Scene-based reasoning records

++++++++

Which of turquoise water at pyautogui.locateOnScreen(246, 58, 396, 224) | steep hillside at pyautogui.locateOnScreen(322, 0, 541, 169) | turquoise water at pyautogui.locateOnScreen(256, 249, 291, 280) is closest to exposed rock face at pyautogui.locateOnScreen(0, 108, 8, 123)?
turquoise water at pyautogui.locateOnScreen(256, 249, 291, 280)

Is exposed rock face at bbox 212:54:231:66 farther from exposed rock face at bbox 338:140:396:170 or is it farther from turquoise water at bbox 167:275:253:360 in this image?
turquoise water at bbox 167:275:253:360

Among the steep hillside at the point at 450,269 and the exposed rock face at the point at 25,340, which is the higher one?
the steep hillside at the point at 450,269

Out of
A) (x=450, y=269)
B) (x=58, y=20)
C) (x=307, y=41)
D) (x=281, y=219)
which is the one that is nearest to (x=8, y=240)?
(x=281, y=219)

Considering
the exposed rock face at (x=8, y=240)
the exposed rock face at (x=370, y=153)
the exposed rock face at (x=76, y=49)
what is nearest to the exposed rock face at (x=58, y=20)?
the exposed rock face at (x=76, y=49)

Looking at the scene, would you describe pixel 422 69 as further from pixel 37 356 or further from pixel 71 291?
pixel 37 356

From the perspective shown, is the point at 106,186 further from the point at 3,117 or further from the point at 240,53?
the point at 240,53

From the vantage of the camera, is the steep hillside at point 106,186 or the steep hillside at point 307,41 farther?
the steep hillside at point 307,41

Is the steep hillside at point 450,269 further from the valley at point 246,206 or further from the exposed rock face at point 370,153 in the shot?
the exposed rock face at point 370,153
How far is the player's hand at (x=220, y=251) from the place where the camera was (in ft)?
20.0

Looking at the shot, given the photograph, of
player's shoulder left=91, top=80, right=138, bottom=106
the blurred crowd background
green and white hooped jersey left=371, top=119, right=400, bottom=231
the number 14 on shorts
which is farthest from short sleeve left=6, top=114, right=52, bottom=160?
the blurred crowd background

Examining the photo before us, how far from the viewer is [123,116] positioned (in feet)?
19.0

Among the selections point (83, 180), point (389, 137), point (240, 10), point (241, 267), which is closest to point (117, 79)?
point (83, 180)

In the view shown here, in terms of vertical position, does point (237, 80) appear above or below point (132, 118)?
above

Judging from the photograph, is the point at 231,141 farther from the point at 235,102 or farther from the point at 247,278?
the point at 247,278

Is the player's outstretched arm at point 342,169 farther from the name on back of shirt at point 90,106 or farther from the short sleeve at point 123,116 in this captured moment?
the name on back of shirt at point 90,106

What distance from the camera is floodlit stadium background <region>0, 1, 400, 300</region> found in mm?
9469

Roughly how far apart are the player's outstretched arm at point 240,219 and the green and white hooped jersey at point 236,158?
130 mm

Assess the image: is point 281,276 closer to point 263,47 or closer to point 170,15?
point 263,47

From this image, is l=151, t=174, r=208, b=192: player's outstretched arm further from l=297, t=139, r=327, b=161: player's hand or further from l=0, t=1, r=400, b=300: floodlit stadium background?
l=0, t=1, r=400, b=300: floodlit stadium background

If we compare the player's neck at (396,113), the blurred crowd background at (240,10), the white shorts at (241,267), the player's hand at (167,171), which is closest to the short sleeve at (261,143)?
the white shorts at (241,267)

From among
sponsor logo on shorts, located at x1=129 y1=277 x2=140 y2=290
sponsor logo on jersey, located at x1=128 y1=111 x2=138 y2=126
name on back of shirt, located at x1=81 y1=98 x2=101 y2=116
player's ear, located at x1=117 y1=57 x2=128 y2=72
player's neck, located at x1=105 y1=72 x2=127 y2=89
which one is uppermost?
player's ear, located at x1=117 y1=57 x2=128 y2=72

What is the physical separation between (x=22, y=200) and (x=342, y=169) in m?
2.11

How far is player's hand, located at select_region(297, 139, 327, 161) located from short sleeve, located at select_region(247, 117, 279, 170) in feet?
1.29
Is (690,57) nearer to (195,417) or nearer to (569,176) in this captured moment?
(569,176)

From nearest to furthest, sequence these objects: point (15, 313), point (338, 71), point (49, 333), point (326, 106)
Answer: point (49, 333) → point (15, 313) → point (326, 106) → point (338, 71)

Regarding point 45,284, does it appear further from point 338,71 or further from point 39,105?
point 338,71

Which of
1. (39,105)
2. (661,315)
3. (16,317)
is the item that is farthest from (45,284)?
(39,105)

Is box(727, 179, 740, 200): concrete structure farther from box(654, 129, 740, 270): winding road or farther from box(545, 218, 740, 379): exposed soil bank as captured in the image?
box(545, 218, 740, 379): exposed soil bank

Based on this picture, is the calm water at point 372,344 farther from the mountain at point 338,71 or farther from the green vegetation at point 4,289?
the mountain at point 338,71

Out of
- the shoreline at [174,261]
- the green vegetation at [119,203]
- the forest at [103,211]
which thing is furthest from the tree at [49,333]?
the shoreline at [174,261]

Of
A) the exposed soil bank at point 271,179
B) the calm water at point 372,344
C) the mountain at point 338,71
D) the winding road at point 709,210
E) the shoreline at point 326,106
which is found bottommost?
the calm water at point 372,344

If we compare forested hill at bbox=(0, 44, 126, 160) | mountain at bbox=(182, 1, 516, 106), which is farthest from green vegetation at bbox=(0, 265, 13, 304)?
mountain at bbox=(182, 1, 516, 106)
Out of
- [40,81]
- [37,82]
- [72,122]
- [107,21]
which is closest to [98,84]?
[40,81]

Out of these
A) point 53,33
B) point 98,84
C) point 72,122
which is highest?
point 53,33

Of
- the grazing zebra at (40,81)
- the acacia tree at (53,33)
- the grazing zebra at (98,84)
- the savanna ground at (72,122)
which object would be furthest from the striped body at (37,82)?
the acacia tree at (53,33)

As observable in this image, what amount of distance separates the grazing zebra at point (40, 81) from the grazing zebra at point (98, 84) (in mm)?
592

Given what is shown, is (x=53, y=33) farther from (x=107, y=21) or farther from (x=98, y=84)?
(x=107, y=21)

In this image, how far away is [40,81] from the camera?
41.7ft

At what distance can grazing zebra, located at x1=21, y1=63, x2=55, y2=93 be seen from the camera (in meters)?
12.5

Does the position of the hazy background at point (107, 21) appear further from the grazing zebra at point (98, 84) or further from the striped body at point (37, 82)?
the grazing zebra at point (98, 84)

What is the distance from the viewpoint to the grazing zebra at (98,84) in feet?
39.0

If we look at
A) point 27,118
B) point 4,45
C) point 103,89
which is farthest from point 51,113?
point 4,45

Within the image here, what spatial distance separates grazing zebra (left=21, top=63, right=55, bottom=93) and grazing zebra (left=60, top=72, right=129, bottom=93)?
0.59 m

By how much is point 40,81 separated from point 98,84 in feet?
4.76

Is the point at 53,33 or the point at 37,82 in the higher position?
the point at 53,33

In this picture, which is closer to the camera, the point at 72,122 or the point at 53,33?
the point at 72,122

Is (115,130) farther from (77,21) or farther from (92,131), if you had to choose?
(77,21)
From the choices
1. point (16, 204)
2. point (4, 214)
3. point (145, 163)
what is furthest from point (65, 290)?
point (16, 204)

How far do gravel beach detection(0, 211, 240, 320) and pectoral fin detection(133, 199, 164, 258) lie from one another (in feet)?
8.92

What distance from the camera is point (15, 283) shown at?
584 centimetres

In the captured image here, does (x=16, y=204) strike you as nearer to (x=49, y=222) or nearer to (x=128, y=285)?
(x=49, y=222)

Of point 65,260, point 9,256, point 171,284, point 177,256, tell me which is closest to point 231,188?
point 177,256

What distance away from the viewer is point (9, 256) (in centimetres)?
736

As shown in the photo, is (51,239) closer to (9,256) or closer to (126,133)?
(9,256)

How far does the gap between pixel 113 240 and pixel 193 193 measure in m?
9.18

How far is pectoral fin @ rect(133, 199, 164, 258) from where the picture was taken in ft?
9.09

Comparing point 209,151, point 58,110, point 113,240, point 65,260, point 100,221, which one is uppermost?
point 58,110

++++++++

• TASK PROMPT:
Starting with the line that contains "How far do gravel" and going on through the end of the records, write those lines out again with "pectoral fin" swapped for "side fin" and everything else left the same.

• COMPLETE OUTPUT:
How far do gravel beach detection(0, 211, 240, 320) and side fin detection(133, 199, 164, 258) lie from one another (in feet)?
8.92

What distance from the camera is point (15, 283) shown at?
584 centimetres

In the captured image here, does (x=16, y=204) strike you as nearer to (x=49, y=222) or nearer to (x=128, y=285)?
(x=49, y=222)

Of point 65,260, point 9,256, point 171,284, point 177,256, tell me which is closest to point 231,188?
point 177,256

What distance away from the viewer is point (9, 256) (in centimetres)?
736

As shown in the photo, is (51,239) closer to (9,256) or closer to (126,133)?
(9,256)

How far does the gap between pixel 113 240 and pixel 193 193 measure in m?
9.18

How far is side fin @ rect(133, 199, 164, 258) from where the picture was taken in ft?
9.09

Comparing point 209,151, point 58,110, point 113,240, point 65,260, point 100,221, which one is uppermost?
point 58,110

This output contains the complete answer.